A piano balladeer who’ll soon have your heartstrings under lock and key, his songs are simple and pure in a way that’s utterly disarming. “I can hardly breathe without you,” warbles the Vancouver-born performer over plaintive piano chords. “There is no future I want to see without you.”
What’s that in my eye? Well, the pollen count is ludicrously high for this time of year - so shut up about it.
Courtney Barnett
Depreston (Milk! Records)
Courtney Barnett an incredibly talented lyricist, of that there's no doubt. From a “percolator” to “pressed metal ceilings”, 'Depreston' finds substance in the kind of suburban mundanity most eyes would gloss over. "If you've got a spare half a million / You could knock it down and start rebuildin'," reflects the Melbourne troubadour as she peers around her potential home to be. Propping up this dazzling wordplay is a truly threadbare tune.
Fumbling and pautious, it drags ‘Depreston’ onto just the right side of understated. Coincidentally, this is where Barnett happens to be at her best.
Chromatics
I Can Never Be Myself When You’re Around
(Italians Do It Better)
Chromatics are a band with a breathtaking scale of imagination.
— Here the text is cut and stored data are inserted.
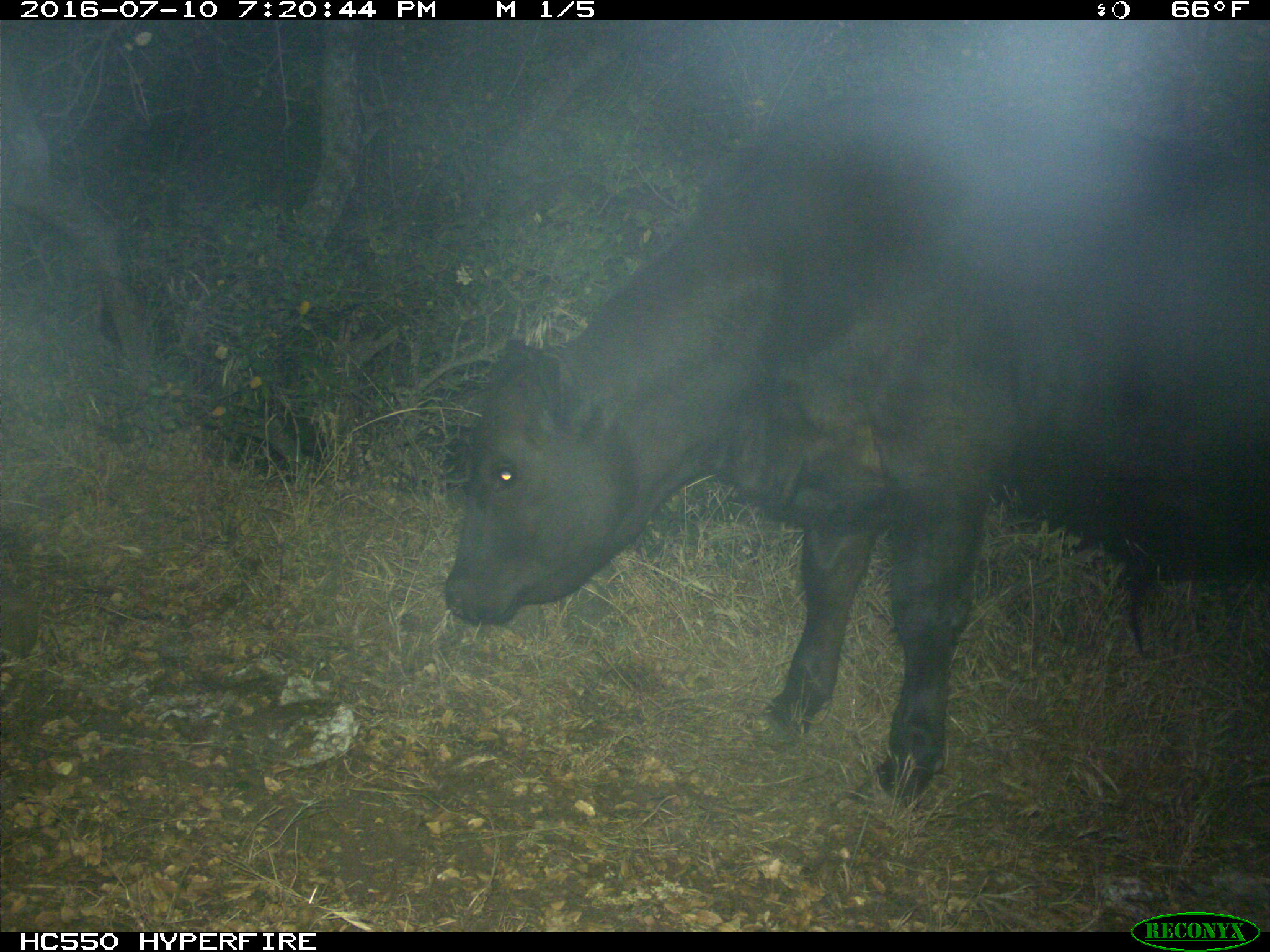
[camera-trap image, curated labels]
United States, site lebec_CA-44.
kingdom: Animalia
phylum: Chordata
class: Mammalia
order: Artiodactyla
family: Bovidae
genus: Bos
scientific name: Bos taurus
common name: domestic cow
Bos taurus (domestic cow).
Enough to make you want to pirouette around the Shard or two-step with Nelson’s Column. To hell with Technicolor, Johnny Jewel must dream in 8K from the sound of ‘I Can Never Be Myself When You’re Around’.
Outfit
Genderless (Memphis Industries)
From Hot Chip imitators to dancefloor savants with a thirst caterwauling swells of feedback. You’ve changed, Outfit. For the better.
Lyric of the week
Sun Kil Moon
Ali/Spinks 2 (Caldo Verde Records)
“But I'm a songwriter, I write songs in my car until the day I die / I write songs that make people laugh, cry, happy / And songs that make grown man shit their pants like little fucking babies.”